Chomsky n’est pas seul dans ce cas, bien sûr. En fait, le « problème de Chomsky » est sans doute la contradiction fondamentale de l’âge capitaliste. Avec l’assouplissement des lois contre l’usure dans l’Europe moderne, l’argent est devenu une puissance autonome, acquérant ses propres intérêts et ayant ses propres exigences, comme s’il était vivant. L’argent se comporte comme une créature vivante quand il prend le caractère définitif de la vie : la capacité de se reproduire. Mais l’argent ne fait pas partie de l’univers naturel. Personne ne peut toucher ou goûter un morceau de valeur financière. L’argent est simplement un signe qui représente la vie humaine aliénée, et « capitalisme » est le nom que nous donnons à notre processus d’objectivation propre. Chomsky comprend que ce processus est la source du mal quasi-métaphysique qu’il décrit dans son travail politique, mais il ne reconnaît pas que c’est aussi la condition idéologique sine qua non de la méthode avec laquelle il travaille dans sa science.
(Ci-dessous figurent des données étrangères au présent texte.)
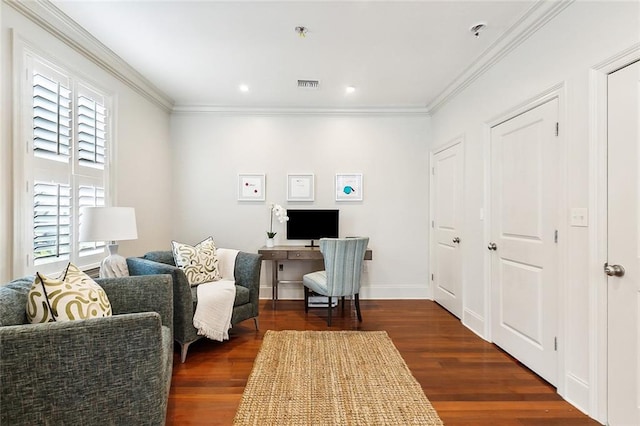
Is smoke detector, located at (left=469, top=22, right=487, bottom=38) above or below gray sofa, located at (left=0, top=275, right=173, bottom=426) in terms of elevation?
above

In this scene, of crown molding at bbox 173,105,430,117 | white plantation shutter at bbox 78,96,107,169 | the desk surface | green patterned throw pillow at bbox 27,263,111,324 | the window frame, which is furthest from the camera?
crown molding at bbox 173,105,430,117

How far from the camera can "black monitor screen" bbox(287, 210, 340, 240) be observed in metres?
4.11

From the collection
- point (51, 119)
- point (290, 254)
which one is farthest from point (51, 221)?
point (290, 254)

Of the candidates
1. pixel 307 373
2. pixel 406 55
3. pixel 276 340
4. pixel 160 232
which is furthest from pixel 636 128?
pixel 160 232

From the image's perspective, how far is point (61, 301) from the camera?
56.9 inches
Pourtant, ses propres observations pointent directement vers cette conclusion. Chomsky a souvent noté les similitudes entre l’esclavage salarié moderne et l’esclavage. Comme il l’a fait remarquer dans The Science of Language :
« Dans une société de marché, vous louez des gens ; dans une société esclavagiste, vous les achetez. Ainsi donc les sociétés esclavagistes sont plus morales que les sociétés de marché. Eh bien, je n’ai jamais entendu une réponse à cela, et je ne pense pas qu’il y ait une réponse. Mais voilà qui est rejeté comme moralement répugnant – à juste titre – sans en suivre les implications, à savoir que la location des gens est une atrocité. Si vous suivez cette pensée, les propriétaires d’esclaves ont raison : la location des personnes est en effet une atrocité morale ».
En outre, le travail salarié est devenu presque universel, de sorte que « l’esclavage salarié semble être la condition naturelle aujourd’hui ». Ainsi que Chomsky le rappelle, Aristote définit comme esclave celui qui ne poursuit pas ses propres fins, mais dont l’activité est subordonnée aux fins d’un autre. Selon cette définition classique, tout travail salarié est de l’esclavage mis bout à bout. Le temps du travailleur, sa vie, ne sont pas sa propriété lorsqu’il est au travail.
Chomsky a toujours été clair à propos de l’acte d’accusation du travail salarié. Pourtant, il n’a jamais franchi l’étape logique suivante dans la controverse. La tradition classique suppose, de façon assez plausible, que la condition d’esclave a certaines conséquences psychologiques. Les esclaves se conçoivent comme des objets, pour la bonne raison que, légalement, ce sont des objets : des marchandises à négocier sur le marché. La Politique d’Aristote associe par conséquent l’esclavage et la corporéité : « celui qui peut prévoir par l’exercice de l’esprit est par nature destiné à être seigneur et maître, et celui qui peut par son corps donner effet à une telle prospective est sujet, et par nature esclave ».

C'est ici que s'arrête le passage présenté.